Cette année, le service de restauration des terrains enmontagne (RTM) fêtera ses 150 ans. Institué par la loi du 28 juillet 1860 sous le nom de service du reboisement, au sein de la Direction des forêts du ministère en charge de l’Agriculture, ce service aujourd’hui présent dans seulement onze départements alpins et pyrénéens, ne se contente pas d’entretenir les forêts de protection en haute altitude (séries domaniales) dont il a la charge. Il constitue un centre de ressources et d’expertise unique en son genre pour ce qui concerne l’observation et la prévention des risques naturels en montagne. En un siècle et demi d’existence, le service RTM a capitalisé un savoir-faire considérable et imprimé une certaine image de la prévention du risque enmontagne en tant que mission de service public qui fait autorité et est unanimement reconnue.
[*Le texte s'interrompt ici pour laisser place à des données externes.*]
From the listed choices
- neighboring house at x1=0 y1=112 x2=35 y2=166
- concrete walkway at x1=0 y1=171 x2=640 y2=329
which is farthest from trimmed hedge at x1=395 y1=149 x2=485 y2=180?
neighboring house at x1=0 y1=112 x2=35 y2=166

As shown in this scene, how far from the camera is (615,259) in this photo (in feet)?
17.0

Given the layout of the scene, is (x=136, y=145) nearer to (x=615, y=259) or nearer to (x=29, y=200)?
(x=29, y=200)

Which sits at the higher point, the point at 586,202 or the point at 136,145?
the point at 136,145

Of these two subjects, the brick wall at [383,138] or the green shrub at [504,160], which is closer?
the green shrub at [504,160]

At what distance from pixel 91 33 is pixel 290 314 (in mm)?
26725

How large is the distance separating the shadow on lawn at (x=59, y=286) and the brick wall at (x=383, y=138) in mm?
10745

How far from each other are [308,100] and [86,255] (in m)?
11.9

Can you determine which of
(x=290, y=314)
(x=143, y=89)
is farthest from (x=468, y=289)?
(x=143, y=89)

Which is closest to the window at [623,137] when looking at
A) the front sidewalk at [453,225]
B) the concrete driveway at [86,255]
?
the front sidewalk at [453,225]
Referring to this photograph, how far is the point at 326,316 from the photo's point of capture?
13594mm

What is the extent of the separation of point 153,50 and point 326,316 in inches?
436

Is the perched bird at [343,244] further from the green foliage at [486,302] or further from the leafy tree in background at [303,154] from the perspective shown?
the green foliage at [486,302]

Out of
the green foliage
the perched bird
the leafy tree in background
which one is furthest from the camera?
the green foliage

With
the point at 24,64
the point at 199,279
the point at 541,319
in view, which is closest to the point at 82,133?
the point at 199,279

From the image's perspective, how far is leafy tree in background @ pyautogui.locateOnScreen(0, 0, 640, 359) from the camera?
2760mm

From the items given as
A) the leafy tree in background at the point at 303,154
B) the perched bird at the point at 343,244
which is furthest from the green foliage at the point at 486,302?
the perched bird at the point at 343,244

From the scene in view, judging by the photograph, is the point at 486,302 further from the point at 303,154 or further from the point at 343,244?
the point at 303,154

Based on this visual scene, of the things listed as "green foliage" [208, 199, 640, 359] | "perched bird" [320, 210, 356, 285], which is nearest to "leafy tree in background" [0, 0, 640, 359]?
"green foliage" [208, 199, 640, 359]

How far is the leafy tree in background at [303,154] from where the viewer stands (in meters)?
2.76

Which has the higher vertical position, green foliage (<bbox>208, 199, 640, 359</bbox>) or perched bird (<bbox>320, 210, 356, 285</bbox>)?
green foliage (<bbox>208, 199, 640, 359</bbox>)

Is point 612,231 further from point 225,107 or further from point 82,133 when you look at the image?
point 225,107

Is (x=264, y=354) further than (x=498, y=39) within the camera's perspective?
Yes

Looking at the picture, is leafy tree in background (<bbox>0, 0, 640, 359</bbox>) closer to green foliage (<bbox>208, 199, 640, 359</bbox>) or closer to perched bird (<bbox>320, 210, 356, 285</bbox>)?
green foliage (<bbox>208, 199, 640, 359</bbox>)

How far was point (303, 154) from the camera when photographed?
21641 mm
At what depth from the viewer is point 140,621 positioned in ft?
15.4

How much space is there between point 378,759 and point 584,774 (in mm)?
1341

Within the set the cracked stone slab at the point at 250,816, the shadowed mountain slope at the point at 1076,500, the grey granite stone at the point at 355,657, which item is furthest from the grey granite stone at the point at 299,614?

La technicité, la diversité et l’évolutivité de ses interventions posent actuellement la question d’unemise en valeur élargie de tels acquis au regard d’une demande toujours croissante de sécurisation et de nouveaux enjeux tels que l’augmentation des risques liés au changement climatique.


  • La mission initiale du service public de restauration des terrains en montagne consiste à sécuriser 380 000 hectares de terres d’altitude par le boisement et la végétalisation, voire des ouvrages de génie civil.
  • Grâce à son histoire, le service RTM est aujourd’hui une source d’information sans équivalent sur les risques naturels en montagne.
  • L’évolution de ses interventions en a fait un partenaire régulier des collectivités montagnardes qui contribue à la sécurisation des populations.

Un service en constante évolution

A grands traits, l’histoire du service RTM peut se définir en trois époques successives qui illustrent assez bien la diversité des compétences techniques que ce service assure aujourd’hui pour l’aménagement du territoire.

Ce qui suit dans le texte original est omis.